Anti-gun Sen. Cory Booker (D-NJ) has quit the presidential campaign. (YouTube, CNN)
Anti-gun U.S. Senator Cory Booker (D-NJ) threw in the towel Monday in his failing bid for the Democratic nomination for president, the latest in a growing list of White House wannabes who launched their campaigns with gun control as a central plank in their platforms, with Booker favoring federal licensing of gun owners.
The Garden State gun control proponent came out swinging last year with what the New York Times described at the time as a 14-part plan that was “among the most progressive gun-control measures suggested by a candidate seeking the Democratic nomination.”
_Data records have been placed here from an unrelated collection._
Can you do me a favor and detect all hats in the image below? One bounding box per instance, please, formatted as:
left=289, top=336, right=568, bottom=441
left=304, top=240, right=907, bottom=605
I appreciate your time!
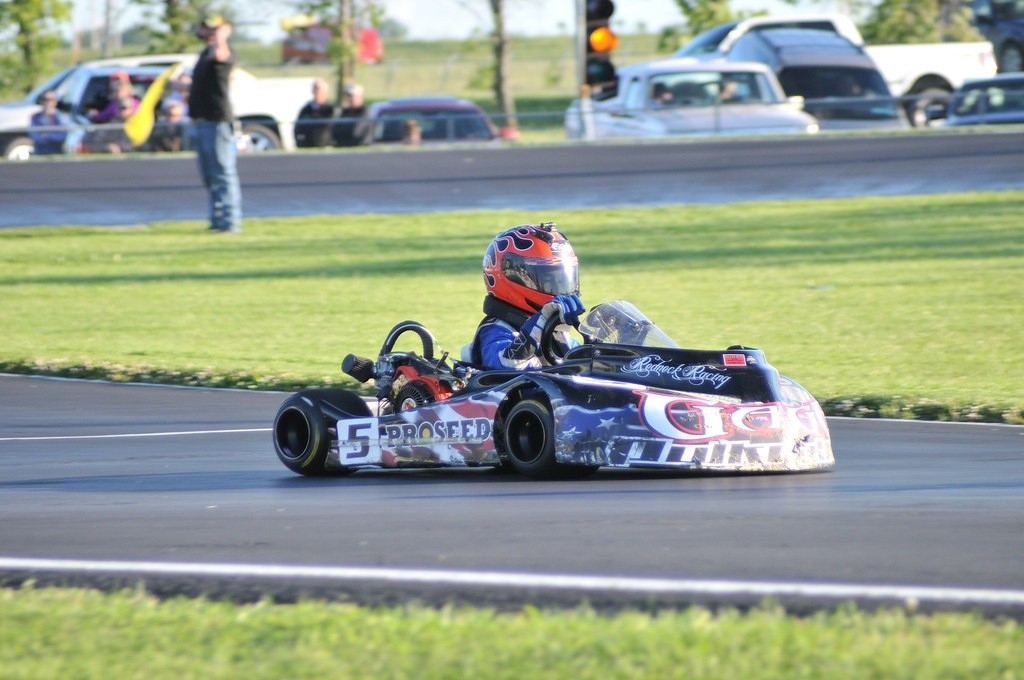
left=203, top=15, right=223, bottom=29
left=111, top=70, right=132, bottom=83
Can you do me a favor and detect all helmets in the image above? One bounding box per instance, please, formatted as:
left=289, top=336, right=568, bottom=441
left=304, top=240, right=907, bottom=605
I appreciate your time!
left=482, top=222, right=580, bottom=336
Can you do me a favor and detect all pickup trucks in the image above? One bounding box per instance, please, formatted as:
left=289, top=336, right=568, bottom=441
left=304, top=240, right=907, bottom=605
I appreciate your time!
left=671, top=10, right=1000, bottom=128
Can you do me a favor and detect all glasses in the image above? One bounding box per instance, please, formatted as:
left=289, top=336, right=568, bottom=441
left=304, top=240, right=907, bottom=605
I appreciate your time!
left=178, top=83, right=190, bottom=92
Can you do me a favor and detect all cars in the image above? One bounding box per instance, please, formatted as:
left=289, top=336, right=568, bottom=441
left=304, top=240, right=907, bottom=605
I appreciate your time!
left=334, top=97, right=521, bottom=147
left=924, top=69, right=1024, bottom=126
left=562, top=57, right=819, bottom=139
left=1, top=52, right=326, bottom=164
In addition to mandatory licensing, Booker advocated for requiring a license to actually buy a firearm, a “process would involve submitting fingerprints and sitting for an interview, and would require applicants to complete a certified gun safety course. Each applicant would also undergo a federal background check before being issued a gun license, which would be valid for up to five years.”
Booker’s extremist proposals outraged Second Amendment activists across the country. It may have contributed to his decline in the polls, although the media might share in that by focusing their attention on other candidates including Joe Biden, Bernie Sanders, Elizabeth Warren and Pete Buttigieg.
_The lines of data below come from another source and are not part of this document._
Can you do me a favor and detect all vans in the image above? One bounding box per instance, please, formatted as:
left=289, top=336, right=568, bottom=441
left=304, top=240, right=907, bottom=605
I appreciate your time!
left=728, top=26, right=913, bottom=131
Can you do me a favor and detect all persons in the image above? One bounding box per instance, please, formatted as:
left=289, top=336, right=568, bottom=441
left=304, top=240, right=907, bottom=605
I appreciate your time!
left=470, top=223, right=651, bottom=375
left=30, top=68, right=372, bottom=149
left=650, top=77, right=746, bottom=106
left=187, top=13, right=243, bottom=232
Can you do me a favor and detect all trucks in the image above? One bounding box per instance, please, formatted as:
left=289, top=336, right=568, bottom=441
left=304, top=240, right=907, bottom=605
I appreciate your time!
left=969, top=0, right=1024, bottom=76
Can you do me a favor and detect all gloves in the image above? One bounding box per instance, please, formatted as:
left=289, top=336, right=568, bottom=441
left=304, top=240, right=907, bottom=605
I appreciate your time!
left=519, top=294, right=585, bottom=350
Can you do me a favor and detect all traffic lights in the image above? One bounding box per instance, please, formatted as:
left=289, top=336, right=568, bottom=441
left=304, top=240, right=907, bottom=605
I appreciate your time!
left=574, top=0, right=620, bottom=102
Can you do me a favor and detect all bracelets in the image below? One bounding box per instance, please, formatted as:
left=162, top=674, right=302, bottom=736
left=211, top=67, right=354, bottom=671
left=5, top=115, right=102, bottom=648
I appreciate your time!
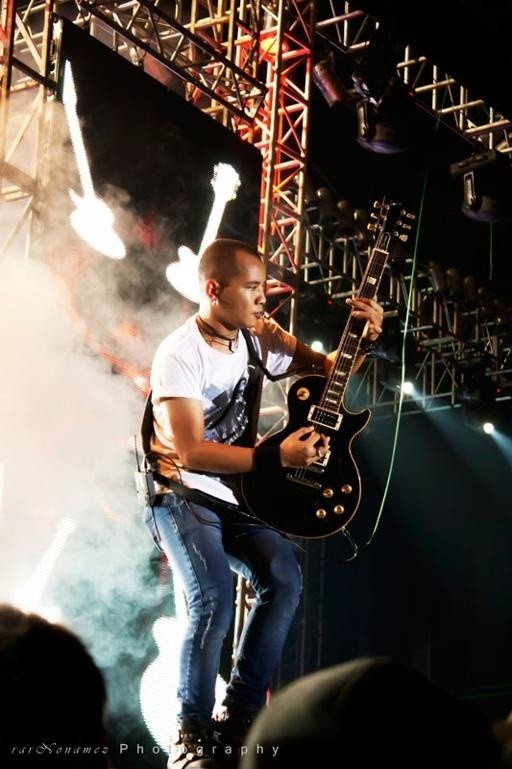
left=254, top=445, right=284, bottom=471
left=360, top=336, right=378, bottom=356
But Booker was more outspoken than many of his competitors on the subject of gun control. He also advocated for an investigation of the National Rifle Association, and for the government to set what the Times called “minimum standards for gun ownership nationwide.”
When he first entered the race, Booker was considered a possible front-runner, but as time passed, his campaign lost momentum in a field overrun by candidate with essentially the same message.
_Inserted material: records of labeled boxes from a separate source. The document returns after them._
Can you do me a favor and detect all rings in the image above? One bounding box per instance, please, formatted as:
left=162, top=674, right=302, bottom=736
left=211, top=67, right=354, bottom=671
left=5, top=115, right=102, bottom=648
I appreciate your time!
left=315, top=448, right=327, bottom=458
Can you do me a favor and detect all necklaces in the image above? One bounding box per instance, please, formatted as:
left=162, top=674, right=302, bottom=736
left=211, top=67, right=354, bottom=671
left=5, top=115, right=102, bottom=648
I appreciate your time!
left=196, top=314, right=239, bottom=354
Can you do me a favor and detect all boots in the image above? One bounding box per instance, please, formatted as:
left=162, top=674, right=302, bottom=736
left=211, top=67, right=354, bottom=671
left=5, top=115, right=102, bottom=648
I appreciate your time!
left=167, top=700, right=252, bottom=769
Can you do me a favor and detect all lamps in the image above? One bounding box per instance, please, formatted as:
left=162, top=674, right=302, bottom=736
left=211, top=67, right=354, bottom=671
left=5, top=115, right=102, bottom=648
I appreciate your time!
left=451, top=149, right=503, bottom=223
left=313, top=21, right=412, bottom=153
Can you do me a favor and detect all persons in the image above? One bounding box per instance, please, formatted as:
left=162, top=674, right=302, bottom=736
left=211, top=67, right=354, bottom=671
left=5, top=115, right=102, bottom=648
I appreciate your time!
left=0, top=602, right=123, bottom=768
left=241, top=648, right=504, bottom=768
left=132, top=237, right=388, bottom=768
Perhaps the final nail in his political coffin came when he failed to qualify for the Democratic debate in Iowa.
Booker’s departure comes in the wake of other campaign quits including California Sen. Kamala Harris, California Rep. Eric Swalwell, Washington Gov. Jay Inslee, Julian Castro, Beto O’Rourke and Marianne Williamson.
Gun owners are not sorry to see Booker go, as his views on gun ownership were considered among the more extreme of the proposals, though nothing he said could come close to O’Rourke’s Houston debate blurt, “Hell, yes, we’re going to take your AR-15, your AK-47.”
Meanwhile, state legislatures are kicking off across the nation, and as with the situation in Virginia, gun owners across the nation are facing threats as serious as those ever posed by Booker and his contemporaries. The states to watch in addition to Virginia are Florida, Oregon and Washington.